- **Quoted passage**
with the you're sweet, which i mentioned in that ask about "fuck, you're magic," james was obviously delivering an extremely targeted compliment, but here in his excitement about the room again he's just...actually pretty hype! this is wild! as lily so astutely observes, he loves discovering hidden things, but it's the smallest and yet most rewarding thing ever when someone you care about reacts exactly the way you hope for when you show them something important to you — and this is what makes things finally click for lily, this tiny but utterly james moment that in his own way mirrors the way she sat by the glass on the first day she saw the room.
this final thing — knowing that she loves and trusts him — is what does away with her fear in this moment. i would say maybe more important than showing him the room or deciding to sleep with him (both of which she considers openly for a long time as likely possibilities) is the fact that she can find pleasure without fear the way she so badly wants — and is envious that he can manage — even though she does say hang on a couple of times.
also the "have you done it before" was a callback to the summer lily's dad died, when "She just shrugs and smiles, like she’s done it all a hundred times." it's just so Much for her to not just be able to not put walls up around him, but also to know he won't take her put-together, in-control aloofness for fact!
and now we're here. so. We Need to Talk About Véro.
the response to her was mostly as expected which i'm very pleased about jkdhfgkd a lot of "nooo i was rooting for her!!" so thank you guys for that. what i liked exploring with her was the ~evil~ of the bystander — she's not malicious, she's not spiteful, she just...stands by while lily's bullied, which okay maybe you can forgive a 12 year old for that, but when push comes to shove, at 17, véro just...doesn't push back, again. to me this moment isn't one in which she decides to out lily to her classmates — it's one in which she perhaps really did try to stop amabella, but didn't do enough.

- **Extracted records**

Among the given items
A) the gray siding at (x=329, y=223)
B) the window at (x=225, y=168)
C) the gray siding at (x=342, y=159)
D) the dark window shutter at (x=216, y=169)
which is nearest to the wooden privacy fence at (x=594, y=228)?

- **Your tasks**
(1) Please retype the part of the commentary that begins at the words "the response to" and stops after "didn't do enough.".
(2) Summarize the commentary in two sentences.
The records have nothing to do with what is asked here.

- **Set of answers**
(1)
the response to her was mostly as expected which i'm very pleased about jkdhfgkd a lot of "nooo i was rooting for her!!" so thank you guys for that. what i liked exploring with her was the ~evil~ of the bystander — she's not malicious, she's not spiteful, she just...stands by while lily's bullied, which okay maybe you can forgive a 12 year old for that, but when push comes to shove, at 17, véro just...doesn't push back, again. to me this moment isn't one in which she decides to out lily to her classmates — it's one in which she perhaps really did try to stop amabella, but didn't do enough.

(2) James's excitement about the room, mirroring Lily's own first reaction to it, makes things finally click for her, and knowing that she loves and trusts him does away with her fear so she can find pleasure without it. Véro is treated as a bystander who is not malicious or spiteful but, at 17, again doesn't push back, perhaps really trying to stop Amabella but not doing enough.